By Samantha Berkhead
Editor-in-Chief
Members of the St. Bonaventure community gathered in the Walsh Amphitheater Wednesday evening for a presentation titled “West Valley in Our Backyard.”
Phil Winger, associate vice president for facilities, and Rich Place, ’09, managing editor of the Salamanca Press, led the presentation, which centered on the town of West Valley, N.Y., the location of a former nuclear reprocessing plant.
From 1966 to 1975, West Valley housed the only private commercial facility for reprocessing spent nuclear fuel ever operated in the United States, according to a 2008 report from the New York State Department of Environmental Conservation.
“The chemicals they were handling were highly radioactive,” Winger said. “At the plant, they took nuclear waste from power plants in the Northeast and separated it into three components.
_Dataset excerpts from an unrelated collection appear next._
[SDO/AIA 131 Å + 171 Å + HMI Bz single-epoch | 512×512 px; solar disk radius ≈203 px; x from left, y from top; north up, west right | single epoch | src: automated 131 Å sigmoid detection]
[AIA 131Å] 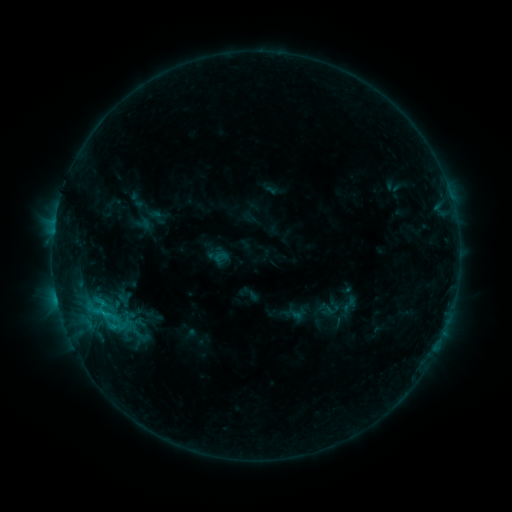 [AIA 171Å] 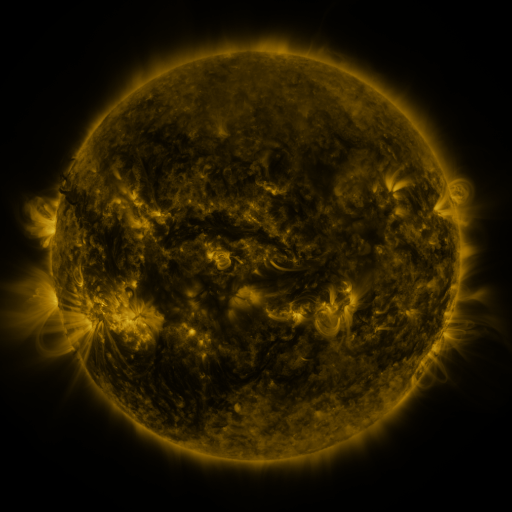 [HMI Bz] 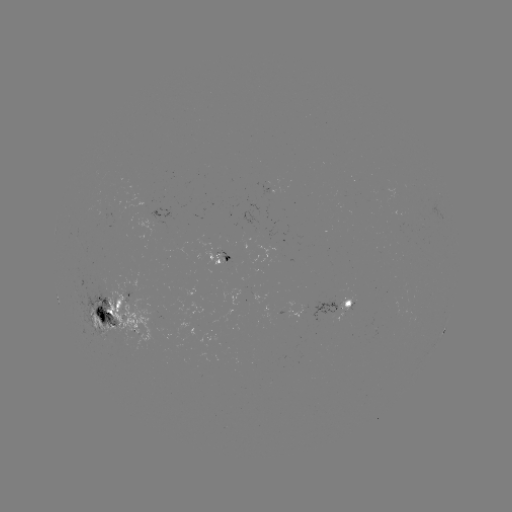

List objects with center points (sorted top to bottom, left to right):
sigmoid: (68, 283, 132, 342)
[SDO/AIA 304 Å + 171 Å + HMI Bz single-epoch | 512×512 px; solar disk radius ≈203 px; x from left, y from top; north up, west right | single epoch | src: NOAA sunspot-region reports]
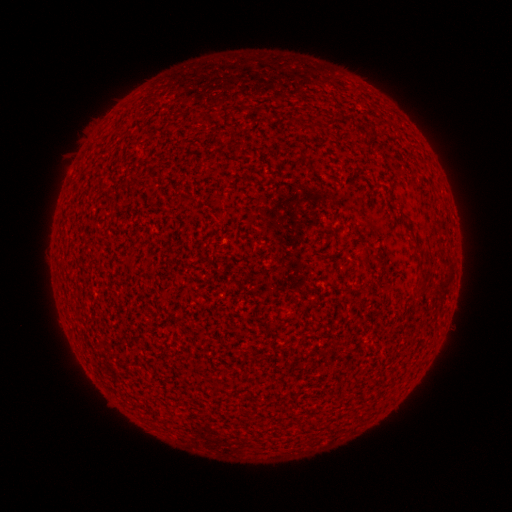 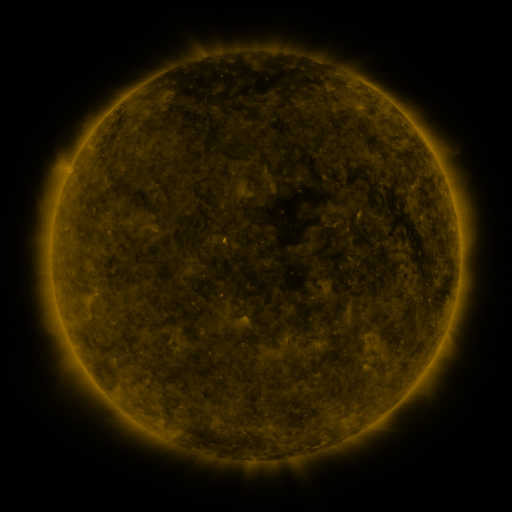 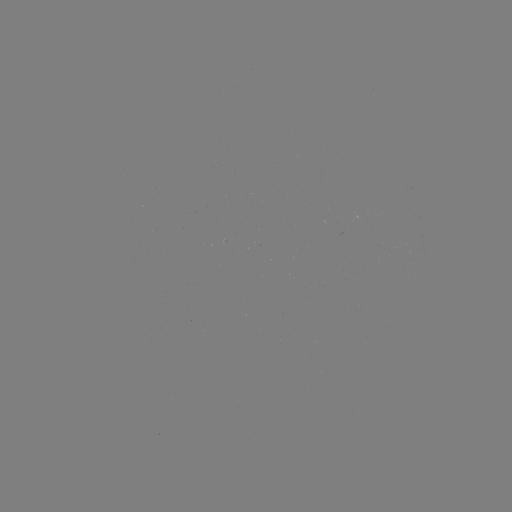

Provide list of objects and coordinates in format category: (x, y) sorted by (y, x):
(none)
There was a solution of uranium, which could be made back into nuclear reactor fuel; there was also a solution of plutonium, and then the third solution consisted of everything else that was left over, which was high-level radioactive waste.”
When West Valley’s operations were shut down, it left behind 600,000 gallons of this high-level radioactive waste accumulated in an underground tank, along with contaminated soil and a radioactive groundwater runoff, according to the same report.
In 1980, Congress passed the West Valley Demonstration Project Act in a move to clean up and decontaminate the area’s radioactive footprint.
Winger, who worked at the West Valley Demonstration Project for 12 years, discussed his experiences at the facility. He used a slideshow of photos that depicted the plant to accompany his anecdotes.
Place, a native of West Valley, offered a citizen’s perspective on the plant and how it has impacted his community.
The talk coincided with the themes of this year’s All Bonaventure Reads book, “Full Body Burden: Growing Up in the Nuclear Shadow of Rocky Flats” by Kristen Iversen.